# [DIRECTIONS]
Copy out, with no changes, the records from their first line up to and including the line containing "7.55 meters".

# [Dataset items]

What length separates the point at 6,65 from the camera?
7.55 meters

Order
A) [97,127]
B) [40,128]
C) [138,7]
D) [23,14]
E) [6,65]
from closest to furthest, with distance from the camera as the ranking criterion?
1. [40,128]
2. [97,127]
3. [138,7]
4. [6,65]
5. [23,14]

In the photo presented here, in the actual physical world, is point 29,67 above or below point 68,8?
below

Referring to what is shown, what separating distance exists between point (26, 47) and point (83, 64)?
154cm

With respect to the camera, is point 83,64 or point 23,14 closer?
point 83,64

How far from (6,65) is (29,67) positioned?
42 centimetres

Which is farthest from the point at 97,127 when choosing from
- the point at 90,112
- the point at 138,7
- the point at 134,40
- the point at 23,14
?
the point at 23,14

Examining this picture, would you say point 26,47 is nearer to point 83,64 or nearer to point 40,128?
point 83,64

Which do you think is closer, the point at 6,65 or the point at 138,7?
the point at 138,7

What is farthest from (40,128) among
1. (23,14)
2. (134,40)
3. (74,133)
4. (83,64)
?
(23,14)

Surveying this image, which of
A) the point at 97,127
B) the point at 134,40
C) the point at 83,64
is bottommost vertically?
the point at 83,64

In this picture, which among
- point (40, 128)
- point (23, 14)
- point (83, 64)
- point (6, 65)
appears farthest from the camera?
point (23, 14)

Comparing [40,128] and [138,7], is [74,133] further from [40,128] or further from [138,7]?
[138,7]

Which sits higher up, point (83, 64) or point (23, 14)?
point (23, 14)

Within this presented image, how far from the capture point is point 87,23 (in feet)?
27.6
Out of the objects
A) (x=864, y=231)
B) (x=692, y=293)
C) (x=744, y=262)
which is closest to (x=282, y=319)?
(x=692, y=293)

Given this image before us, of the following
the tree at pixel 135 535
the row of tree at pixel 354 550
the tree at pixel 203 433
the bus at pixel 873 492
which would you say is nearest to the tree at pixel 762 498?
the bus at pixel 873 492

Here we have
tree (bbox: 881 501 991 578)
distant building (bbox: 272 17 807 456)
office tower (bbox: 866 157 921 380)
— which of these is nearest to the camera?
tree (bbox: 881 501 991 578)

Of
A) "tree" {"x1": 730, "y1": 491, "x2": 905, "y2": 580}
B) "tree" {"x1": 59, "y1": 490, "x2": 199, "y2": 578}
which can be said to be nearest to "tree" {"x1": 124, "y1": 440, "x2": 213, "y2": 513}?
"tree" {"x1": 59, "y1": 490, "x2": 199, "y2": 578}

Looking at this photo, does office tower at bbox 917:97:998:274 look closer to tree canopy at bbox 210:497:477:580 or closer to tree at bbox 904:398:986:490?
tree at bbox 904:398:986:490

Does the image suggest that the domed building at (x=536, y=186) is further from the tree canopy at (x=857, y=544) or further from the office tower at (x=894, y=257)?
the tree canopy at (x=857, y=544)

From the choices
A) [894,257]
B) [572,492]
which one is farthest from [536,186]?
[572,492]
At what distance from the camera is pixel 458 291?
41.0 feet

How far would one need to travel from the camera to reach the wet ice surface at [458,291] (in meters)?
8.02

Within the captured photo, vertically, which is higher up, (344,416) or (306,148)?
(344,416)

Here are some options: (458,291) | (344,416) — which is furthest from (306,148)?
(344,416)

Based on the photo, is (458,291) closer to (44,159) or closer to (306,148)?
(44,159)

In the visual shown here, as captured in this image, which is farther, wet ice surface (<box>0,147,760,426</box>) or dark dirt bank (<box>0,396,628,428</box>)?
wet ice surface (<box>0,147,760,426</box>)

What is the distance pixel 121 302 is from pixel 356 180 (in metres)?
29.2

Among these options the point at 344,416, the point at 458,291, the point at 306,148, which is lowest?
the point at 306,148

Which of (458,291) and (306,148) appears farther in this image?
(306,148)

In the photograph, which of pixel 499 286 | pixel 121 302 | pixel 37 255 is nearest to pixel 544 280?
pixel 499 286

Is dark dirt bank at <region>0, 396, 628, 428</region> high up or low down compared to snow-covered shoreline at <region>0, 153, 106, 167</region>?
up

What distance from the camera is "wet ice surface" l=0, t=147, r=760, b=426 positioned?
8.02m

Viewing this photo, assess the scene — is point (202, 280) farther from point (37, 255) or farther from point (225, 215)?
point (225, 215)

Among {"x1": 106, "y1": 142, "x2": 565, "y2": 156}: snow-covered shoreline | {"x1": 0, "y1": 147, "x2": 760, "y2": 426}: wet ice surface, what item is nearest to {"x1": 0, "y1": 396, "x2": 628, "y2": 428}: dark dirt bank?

# [RESULT FOR THIS TASK]
What length separates the point at 6,65 from the camera?
7.55 meters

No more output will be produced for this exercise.